MATLAB

Preallocaton

Subcategory: Core

When you grow an array dynamically inside a for loop, MATLAB must repeatedly allocate new memory and copy the existing contents. This can significantly degrade performance. Preallocating reserves sufficient contiguous memory upfront, avoiding costly resizing operations later.

Example Code

To take advantage of Preallocation, you should allocate your array outside of the for-loop before using it.

The example below creates an array that grows with every iteration of the loop

tic
x = 0;
N = 10000000;
for k = 2:N
   x(k) = x(k-1) + 5;
end
toc

Elapsed time is 0.380283 seconds.

If we allocate the array before entering the loop, the code runs almost 10x faster

tic
x = zeros(1,N);
N = 10000000;
for k = 2:N
   x(k) = x(k-1) + 5;
end
toc

Elapsed time is 0.040541 seconds.

The Technical Detail

Prior to MATLAB R2010b, memory allocation worked like this:

The first time through the loop, the variable x hasn’t been assigned to yet, so MATLAB creates it through the assignment to x(1). The second time through the loop assigns to x(2), which doesn’t exist yet. So MATLAB allocates enough new memory for two elements and then copies x(1) and assigns x(2) into the new space. The third time through the loop assigns to x(3), which doesn’t exist yet. So MATLAB allocates enough new memory for three elements and then copies x(1) and x(2) and assigns x(3) into the new space.

See the pattern? On the k-th time through the loop, MATLAB has to make a copy of k elements into newly allocated memory. The time required to copy k elements is proportional to k. The time required to execute the entire loop is therefore proportional to the sum of the integers from 1 to n, which is n*(n+1)/2.

Bottom line: memory copying during the assignment statement causes the time required to execute the loop to be proportional to n^2. For large N, this is very slow!

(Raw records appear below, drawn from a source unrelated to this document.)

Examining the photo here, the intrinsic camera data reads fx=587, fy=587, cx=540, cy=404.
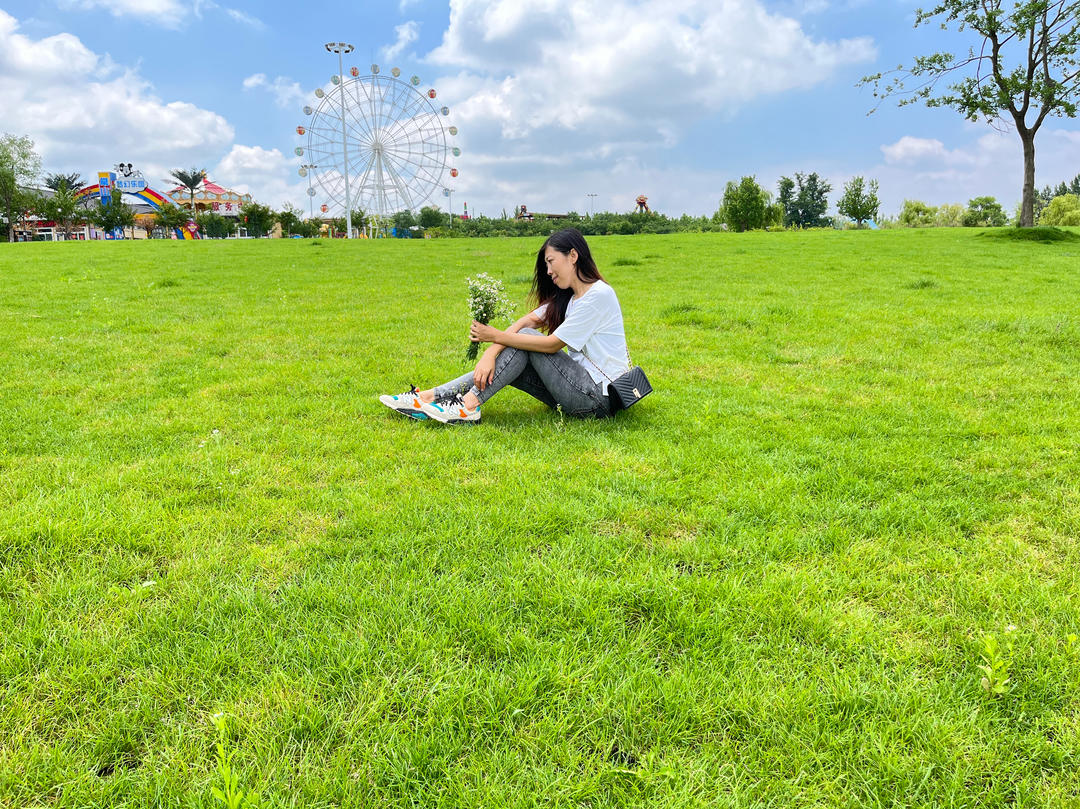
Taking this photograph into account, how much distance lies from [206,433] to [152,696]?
3.00 meters

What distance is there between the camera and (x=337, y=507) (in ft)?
11.5

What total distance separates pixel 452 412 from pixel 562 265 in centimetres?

From R2010b onwards, MATLAB uses a much more efficient memory allocation strategy when it encounters loops like this so you are not ‘punished’ as much as you used to be if your code follows this pattern. However, it is still sugnificantly less efficient than simply creating the array once and writing to it in the loop.

Vectorisation

Subcategory: Core

MATLAB is optimised to take advantage of vectorisation for mathematical operations between arrays, whereby the processor executes one instruction across multiple variables simultaneously. Vectorisation can perform mathematical operations many times faster than a for loop and even take advantage of conditional logic.

Example Code

To take advantage of vectorisation within MATLAB, operations should be performed at an array-level, rather than by looping over the individual elements.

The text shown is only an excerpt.